Hi,
I'm trying to do something that's probably considered a no-no. The documentation makes me believe it should be possible. But, I'm getting lots of weird errors when trying to make it work.
If anyone has managed to get something similar to work, please let me know.
Short version: I am trying to use structured streaming to read from a table and write it to file(s).
Long version: I am using Lakehouse Federation to manage a connection to Google BigQuery where I have daily event data tables "catalog.schema.event_xxxx". I am trying to see if I can use structured streaming to manage copying the data across from those tables to files on an Azure storage account, which I'm accessing through a Volume set up on an external location.
Currently I am getting a StreamingQueryException which is complaining about a key not being found, but the referenced key does not exist in the data.
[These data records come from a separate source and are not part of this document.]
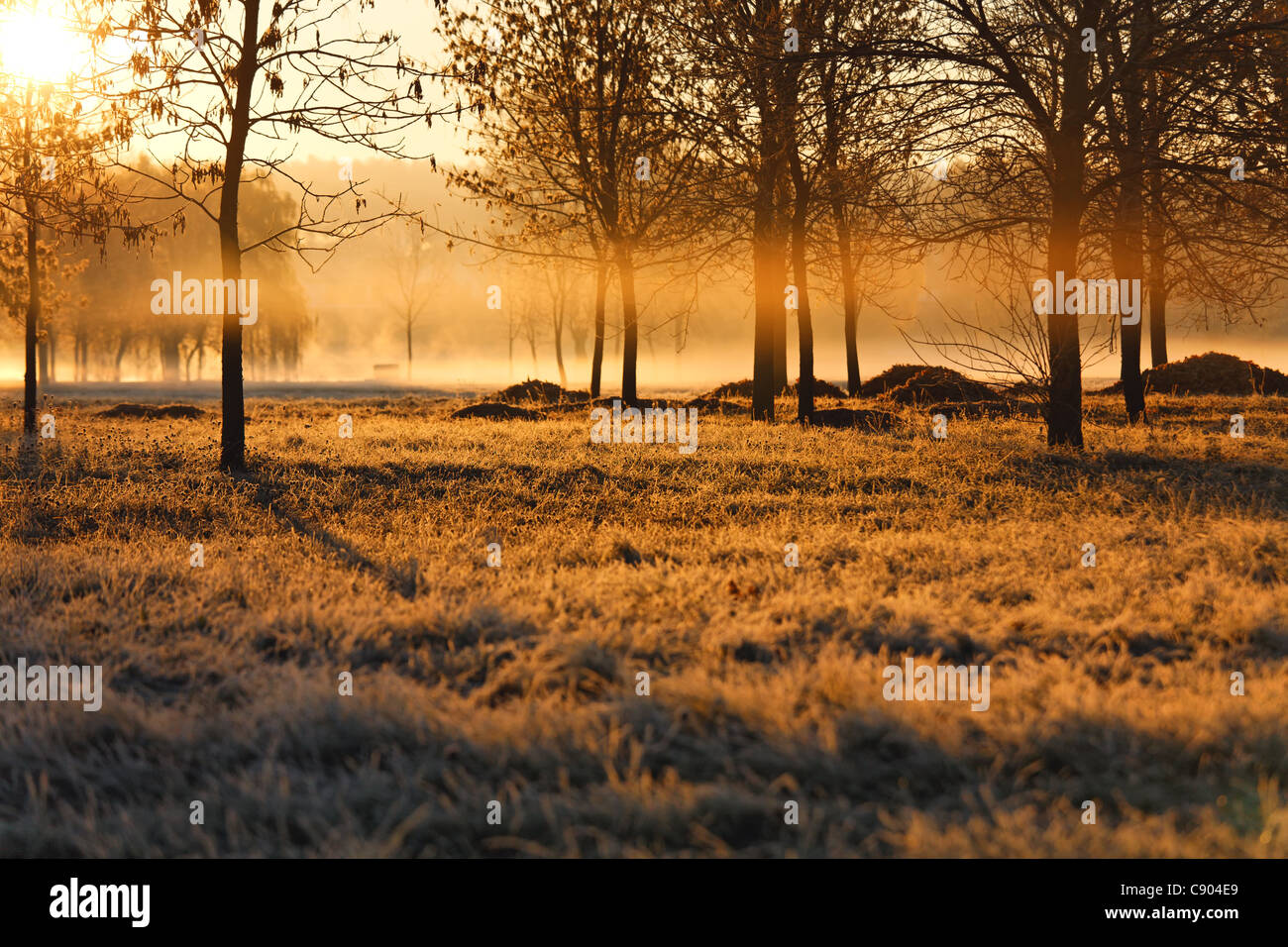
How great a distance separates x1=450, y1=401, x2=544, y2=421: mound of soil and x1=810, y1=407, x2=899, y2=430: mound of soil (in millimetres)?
6231

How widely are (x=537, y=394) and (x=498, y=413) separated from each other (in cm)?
Result: 471

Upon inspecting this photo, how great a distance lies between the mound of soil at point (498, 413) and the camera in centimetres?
1942

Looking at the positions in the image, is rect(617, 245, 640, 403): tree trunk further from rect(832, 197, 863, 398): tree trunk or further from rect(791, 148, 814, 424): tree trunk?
rect(832, 197, 863, 398): tree trunk

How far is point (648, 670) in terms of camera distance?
4336 millimetres

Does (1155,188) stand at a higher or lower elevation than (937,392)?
higher

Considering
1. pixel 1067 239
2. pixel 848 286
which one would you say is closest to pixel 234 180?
pixel 1067 239

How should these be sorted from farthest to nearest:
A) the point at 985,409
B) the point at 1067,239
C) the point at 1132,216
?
the point at 985,409
the point at 1132,216
the point at 1067,239

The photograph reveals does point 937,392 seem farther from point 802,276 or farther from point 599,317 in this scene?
point 599,317

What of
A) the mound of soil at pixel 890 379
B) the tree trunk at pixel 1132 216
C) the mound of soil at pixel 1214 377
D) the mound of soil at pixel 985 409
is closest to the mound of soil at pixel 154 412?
the mound of soil at pixel 985 409

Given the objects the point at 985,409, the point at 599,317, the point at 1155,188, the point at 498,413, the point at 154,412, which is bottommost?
the point at 985,409

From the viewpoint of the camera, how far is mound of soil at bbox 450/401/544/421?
63.7 feet

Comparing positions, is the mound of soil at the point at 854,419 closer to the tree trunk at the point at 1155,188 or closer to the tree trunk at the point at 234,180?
the tree trunk at the point at 1155,188

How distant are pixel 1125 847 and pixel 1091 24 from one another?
1107cm

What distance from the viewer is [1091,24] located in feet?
35.6
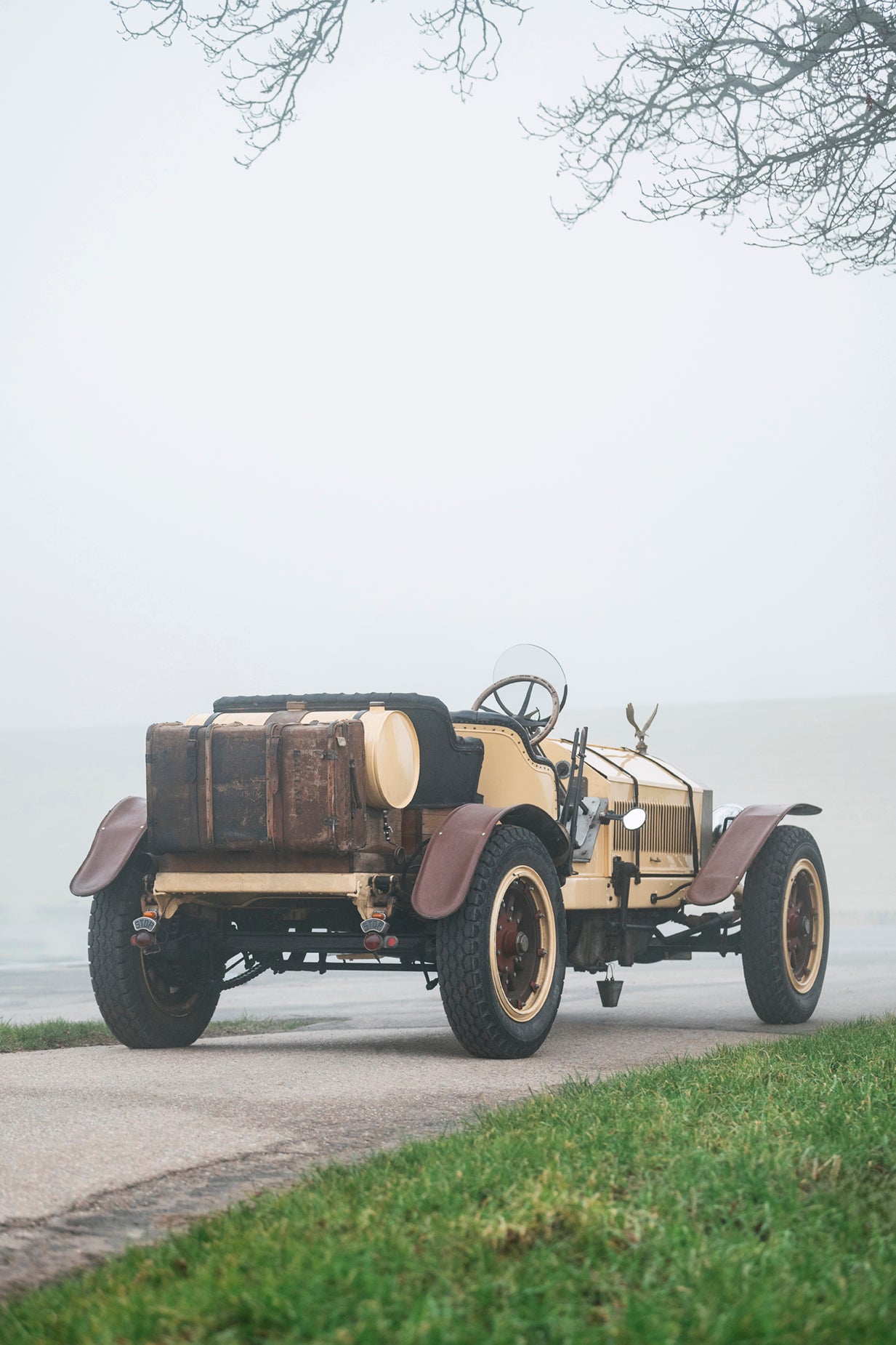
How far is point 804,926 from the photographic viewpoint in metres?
9.27

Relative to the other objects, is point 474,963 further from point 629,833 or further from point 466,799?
point 629,833

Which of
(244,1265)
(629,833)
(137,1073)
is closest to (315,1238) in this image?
(244,1265)

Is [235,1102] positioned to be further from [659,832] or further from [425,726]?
[659,832]

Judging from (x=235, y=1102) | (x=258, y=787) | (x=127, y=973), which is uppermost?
(x=258, y=787)

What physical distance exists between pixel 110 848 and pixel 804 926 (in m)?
4.25

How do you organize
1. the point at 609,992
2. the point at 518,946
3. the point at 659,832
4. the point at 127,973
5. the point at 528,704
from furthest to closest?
1. the point at 609,992
2. the point at 659,832
3. the point at 528,704
4. the point at 127,973
5. the point at 518,946

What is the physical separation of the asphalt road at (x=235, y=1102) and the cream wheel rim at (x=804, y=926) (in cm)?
32

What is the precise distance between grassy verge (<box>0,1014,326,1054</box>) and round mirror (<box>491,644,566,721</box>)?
104 inches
It makes me think the error is misleading and the problem is actually elsewhere.
Below is a rough example of how I'm trying to use this.
tbl = spark.readStream.table('catalog.schema.`events_20221224`')
# tbl = spark.readStream.table('catalog.schema.`events_2022122*`')
(
tbl.writeStream.format("delta")
.partitionBy('event_date')
.trigger(availableNow=True)
.option("path", "/Volumes/test/data_test/raw_data/events")
.option(
"checkpointLocation",
"/Volumes/test/data_test/raw_data/events/_checkpoint",
)
.start()
.awaitTermination()
)